The viewer does not have to wear special glasses to see the images, which means that multiple people can view the image at once. This leaves remote people stuck on the other side of the wall, though.

“It’s no better than a glass window into the adjacent room,” Fuchs says.

A bright future

Major players in the tech world continue to invest in augmented reality development. Google invested $500 million into the company Magic Leap, whose headset display shows clear, synthetic images. Microsoft stepped into the game when it announced the HoloLens earlier this year. For good reason, many in the virtual reality field are optimistic.

“The sensors and displays have gotten a lot better performance and a lot cheaper, so the industry is getting excited about it,” Maimone says. “Certainly, in the last year or two, it’s just exploded.”

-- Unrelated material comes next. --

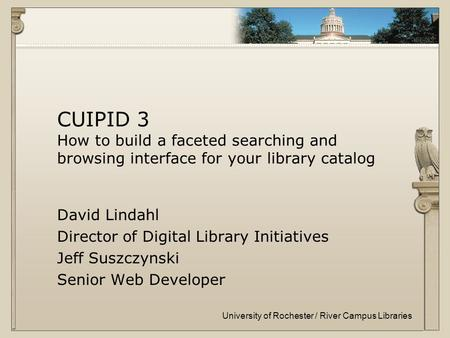 University of Rochester / River Campus Libraries CUIPID 3 How to build a faceted searching and browsing interface for your library catalog David Lindahl.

Work on these devices “is very much going on” at UNC today, Fuchs says. The IEEE Virtual Reality Conference, the major event in the field, accepted a paper from UNC for presentation at this year’s meeting. This means more exposure for UNC’s model and, hopefully, some investment.

Research in virtual reality looks promising, and UNC continues to hold its place on the cutting edge of the field. If research progresses at the same rapid rate, augmented reality could be a part of everyday life in just a few years.

Henry Fuchs is the Federico Gil Distinguished Professor of Computer Science at Carolina. He is also an adjunct professor of biomedical engineering.

Andrew Maimone graduated from UNC-Chapel Hill in 2015 with a PhD in computer science. Today, he works for Microsoft Research.